TASK INSTRUCTIONS >>
Write out the lines below word for word, from the line containing "From this provided" through the final line of the records, both ends included.
** BEGIN THE INPUT **
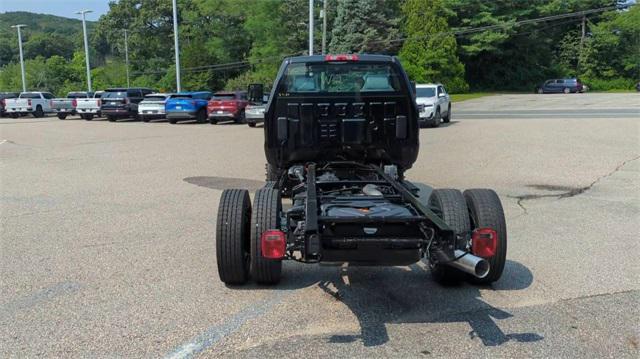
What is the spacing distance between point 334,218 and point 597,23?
245 feet

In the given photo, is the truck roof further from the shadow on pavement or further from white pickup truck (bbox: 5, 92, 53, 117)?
white pickup truck (bbox: 5, 92, 53, 117)

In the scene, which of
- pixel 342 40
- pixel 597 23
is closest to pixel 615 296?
pixel 342 40

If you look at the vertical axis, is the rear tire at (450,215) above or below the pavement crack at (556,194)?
above

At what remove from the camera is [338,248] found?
4.18 m

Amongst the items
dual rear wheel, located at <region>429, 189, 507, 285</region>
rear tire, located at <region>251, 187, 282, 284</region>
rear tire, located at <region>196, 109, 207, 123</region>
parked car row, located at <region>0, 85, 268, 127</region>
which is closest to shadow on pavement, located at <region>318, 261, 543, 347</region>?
dual rear wheel, located at <region>429, 189, 507, 285</region>

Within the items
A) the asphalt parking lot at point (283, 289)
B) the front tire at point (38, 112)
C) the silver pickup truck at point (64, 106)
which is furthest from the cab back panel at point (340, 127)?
the front tire at point (38, 112)

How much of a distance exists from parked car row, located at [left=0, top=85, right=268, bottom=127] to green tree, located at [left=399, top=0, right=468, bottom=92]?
26031mm

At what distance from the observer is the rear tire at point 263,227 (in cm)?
476

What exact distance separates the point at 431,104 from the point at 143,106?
15034mm

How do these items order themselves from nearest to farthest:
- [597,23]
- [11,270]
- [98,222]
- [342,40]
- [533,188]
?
[11,270]
[98,222]
[533,188]
[342,40]
[597,23]

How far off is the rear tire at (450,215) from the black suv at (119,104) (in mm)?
27661

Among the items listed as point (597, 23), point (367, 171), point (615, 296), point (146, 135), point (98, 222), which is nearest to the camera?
point (615, 296)

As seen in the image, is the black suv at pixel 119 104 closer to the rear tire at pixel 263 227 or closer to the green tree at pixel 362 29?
the green tree at pixel 362 29

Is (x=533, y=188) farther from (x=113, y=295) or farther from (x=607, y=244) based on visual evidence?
(x=113, y=295)
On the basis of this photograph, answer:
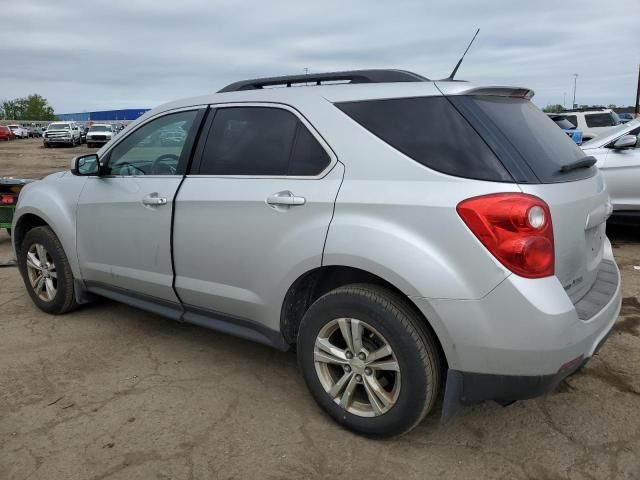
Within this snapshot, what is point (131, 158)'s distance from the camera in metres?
3.97

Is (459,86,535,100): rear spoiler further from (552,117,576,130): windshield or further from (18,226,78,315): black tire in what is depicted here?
(552,117,576,130): windshield

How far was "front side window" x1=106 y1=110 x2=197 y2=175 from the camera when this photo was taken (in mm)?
3605

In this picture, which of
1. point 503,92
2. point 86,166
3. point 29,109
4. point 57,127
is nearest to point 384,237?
point 503,92

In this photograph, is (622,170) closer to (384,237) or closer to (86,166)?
(384,237)

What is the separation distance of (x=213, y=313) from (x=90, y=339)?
133 cm

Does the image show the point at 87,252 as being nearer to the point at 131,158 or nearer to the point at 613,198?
the point at 131,158

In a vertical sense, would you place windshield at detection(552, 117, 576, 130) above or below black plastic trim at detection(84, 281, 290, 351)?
above

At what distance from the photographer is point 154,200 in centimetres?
351

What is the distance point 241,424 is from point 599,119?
61.7 ft

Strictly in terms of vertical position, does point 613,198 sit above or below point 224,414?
above

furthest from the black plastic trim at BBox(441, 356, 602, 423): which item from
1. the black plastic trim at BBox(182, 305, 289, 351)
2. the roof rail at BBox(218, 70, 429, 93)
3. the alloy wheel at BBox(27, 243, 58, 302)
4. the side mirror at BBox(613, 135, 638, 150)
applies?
the side mirror at BBox(613, 135, 638, 150)

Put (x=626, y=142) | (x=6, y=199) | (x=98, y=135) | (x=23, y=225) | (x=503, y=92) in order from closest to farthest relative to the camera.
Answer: (x=503, y=92)
(x=23, y=225)
(x=626, y=142)
(x=6, y=199)
(x=98, y=135)

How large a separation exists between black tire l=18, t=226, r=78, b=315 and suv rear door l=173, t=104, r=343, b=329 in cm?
143

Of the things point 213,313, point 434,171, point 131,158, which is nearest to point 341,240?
point 434,171
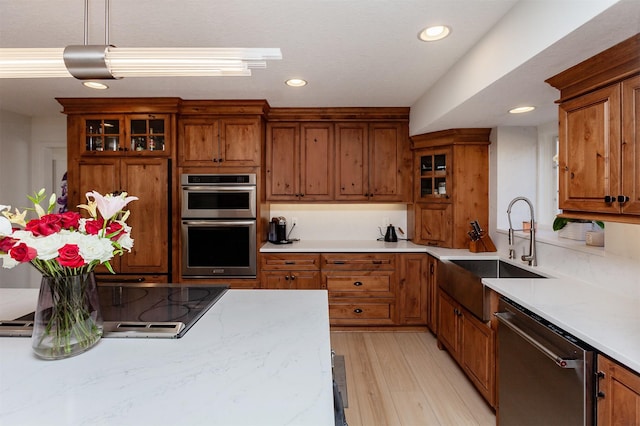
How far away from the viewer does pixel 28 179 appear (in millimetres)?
4004

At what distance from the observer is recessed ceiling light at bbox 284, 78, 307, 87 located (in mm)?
2768

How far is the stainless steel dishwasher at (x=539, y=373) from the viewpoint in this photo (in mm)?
1315

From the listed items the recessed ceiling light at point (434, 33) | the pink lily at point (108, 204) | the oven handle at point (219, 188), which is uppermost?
the recessed ceiling light at point (434, 33)

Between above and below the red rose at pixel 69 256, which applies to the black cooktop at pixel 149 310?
below

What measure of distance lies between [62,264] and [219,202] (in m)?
2.41

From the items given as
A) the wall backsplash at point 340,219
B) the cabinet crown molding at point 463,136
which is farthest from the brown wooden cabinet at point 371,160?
the cabinet crown molding at point 463,136

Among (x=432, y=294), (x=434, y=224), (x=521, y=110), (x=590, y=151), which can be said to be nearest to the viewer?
(x=590, y=151)

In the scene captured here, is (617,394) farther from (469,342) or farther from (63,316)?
(63,316)

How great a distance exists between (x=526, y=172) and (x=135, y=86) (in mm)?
3759

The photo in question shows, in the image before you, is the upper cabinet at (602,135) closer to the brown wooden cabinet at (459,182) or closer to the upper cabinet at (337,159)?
the brown wooden cabinet at (459,182)

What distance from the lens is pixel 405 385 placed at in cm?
246

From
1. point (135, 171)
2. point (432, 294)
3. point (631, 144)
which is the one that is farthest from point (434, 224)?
point (135, 171)

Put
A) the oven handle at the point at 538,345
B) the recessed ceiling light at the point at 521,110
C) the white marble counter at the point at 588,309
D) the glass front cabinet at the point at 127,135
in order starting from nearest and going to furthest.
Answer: the white marble counter at the point at 588,309, the oven handle at the point at 538,345, the recessed ceiling light at the point at 521,110, the glass front cabinet at the point at 127,135

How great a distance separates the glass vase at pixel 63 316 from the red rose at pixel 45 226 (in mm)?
143
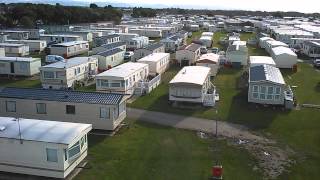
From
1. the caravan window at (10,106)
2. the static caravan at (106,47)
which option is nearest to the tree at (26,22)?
the static caravan at (106,47)

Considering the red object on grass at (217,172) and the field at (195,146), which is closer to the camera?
the red object on grass at (217,172)

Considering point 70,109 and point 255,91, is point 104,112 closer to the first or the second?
point 70,109

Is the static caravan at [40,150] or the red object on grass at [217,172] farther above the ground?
the static caravan at [40,150]

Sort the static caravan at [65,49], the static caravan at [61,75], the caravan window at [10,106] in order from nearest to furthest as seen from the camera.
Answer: the caravan window at [10,106] < the static caravan at [61,75] < the static caravan at [65,49]

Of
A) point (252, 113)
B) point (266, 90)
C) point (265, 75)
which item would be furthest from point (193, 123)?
point (265, 75)

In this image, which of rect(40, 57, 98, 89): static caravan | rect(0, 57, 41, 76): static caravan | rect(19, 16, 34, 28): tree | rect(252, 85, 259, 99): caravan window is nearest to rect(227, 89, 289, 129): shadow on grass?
rect(252, 85, 259, 99): caravan window

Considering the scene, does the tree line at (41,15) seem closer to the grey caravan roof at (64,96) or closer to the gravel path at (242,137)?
the grey caravan roof at (64,96)
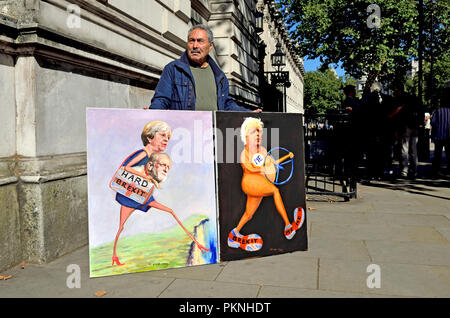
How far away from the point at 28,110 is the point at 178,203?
5.31 ft

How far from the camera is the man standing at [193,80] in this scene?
3973 millimetres

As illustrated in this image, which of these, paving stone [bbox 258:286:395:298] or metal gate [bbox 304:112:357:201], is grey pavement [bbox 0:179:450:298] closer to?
paving stone [bbox 258:286:395:298]

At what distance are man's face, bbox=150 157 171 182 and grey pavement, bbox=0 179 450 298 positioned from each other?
0.81 m

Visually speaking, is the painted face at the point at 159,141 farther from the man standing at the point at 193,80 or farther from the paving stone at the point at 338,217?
the paving stone at the point at 338,217

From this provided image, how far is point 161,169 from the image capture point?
11.3 ft

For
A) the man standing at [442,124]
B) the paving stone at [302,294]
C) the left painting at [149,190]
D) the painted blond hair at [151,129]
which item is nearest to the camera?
the paving stone at [302,294]

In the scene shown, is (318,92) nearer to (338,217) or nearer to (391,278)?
(338,217)

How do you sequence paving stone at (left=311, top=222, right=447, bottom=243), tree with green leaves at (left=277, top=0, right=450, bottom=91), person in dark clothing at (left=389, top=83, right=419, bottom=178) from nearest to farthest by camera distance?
paving stone at (left=311, top=222, right=447, bottom=243) < person in dark clothing at (left=389, top=83, right=419, bottom=178) < tree with green leaves at (left=277, top=0, right=450, bottom=91)

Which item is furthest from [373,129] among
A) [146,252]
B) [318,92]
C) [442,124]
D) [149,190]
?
[318,92]

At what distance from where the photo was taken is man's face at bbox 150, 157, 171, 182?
342 cm

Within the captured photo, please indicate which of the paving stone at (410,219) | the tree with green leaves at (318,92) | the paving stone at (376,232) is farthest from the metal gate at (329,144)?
the tree with green leaves at (318,92)

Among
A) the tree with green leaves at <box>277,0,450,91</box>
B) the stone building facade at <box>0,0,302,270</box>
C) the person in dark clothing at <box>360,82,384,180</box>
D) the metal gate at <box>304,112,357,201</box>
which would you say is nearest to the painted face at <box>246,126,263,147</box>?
the stone building facade at <box>0,0,302,270</box>

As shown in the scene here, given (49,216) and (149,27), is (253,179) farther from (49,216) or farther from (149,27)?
(149,27)

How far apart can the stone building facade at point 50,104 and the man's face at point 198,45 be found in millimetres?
1197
** END THE INPUT **
THE OUTPUT >>
From this provided image, how far is point 161,169 from the image capture point?
11.3 ft

For
A) the man standing at [442,124]
B) the paving stone at [302,294]
C) the left painting at [149,190]
D) the painted blond hair at [151,129]
which item is nearest to the camera?
the paving stone at [302,294]

In the scene shown, is (318,92) nearer to (338,217) or nearer to (391,278)?
(338,217)

How do you sequence paving stone at (left=311, top=222, right=447, bottom=243), tree with green leaves at (left=277, top=0, right=450, bottom=91), person in dark clothing at (left=389, top=83, right=419, bottom=178) from nearest to farthest by camera distance?
paving stone at (left=311, top=222, right=447, bottom=243) < person in dark clothing at (left=389, top=83, right=419, bottom=178) < tree with green leaves at (left=277, top=0, right=450, bottom=91)

Which item is furthest from [373,129] among
A) [146,252]
B) [318,92]
C) [442,124]
D) [149,190]
?
[318,92]

At what distance from where the photo was taken is man's face at bbox 150, 157, 171, 182?
342 cm

Within the captured photo, please indicate which of the paving stone at (410,219) | the tree with green leaves at (318,92) | the paving stone at (376,232) is farthest from the metal gate at (329,144)?
the tree with green leaves at (318,92)

Among
A) the tree with green leaves at <box>277,0,450,91</box>
B) the stone building facade at <box>0,0,302,270</box>
C) the person in dark clothing at <box>360,82,384,180</box>
D) the metal gate at <box>304,112,357,201</box>
which would you say is nearest to the painted face at <box>246,126,263,147</box>?
the stone building facade at <box>0,0,302,270</box>

As shown in the scene here, given (49,216) and (149,27), is (253,179) farther from (49,216) or farther from (149,27)?
(149,27)

How far apart can the stone building facade at point 50,104 and the man's face at point 198,45 be found in millimetres?
1197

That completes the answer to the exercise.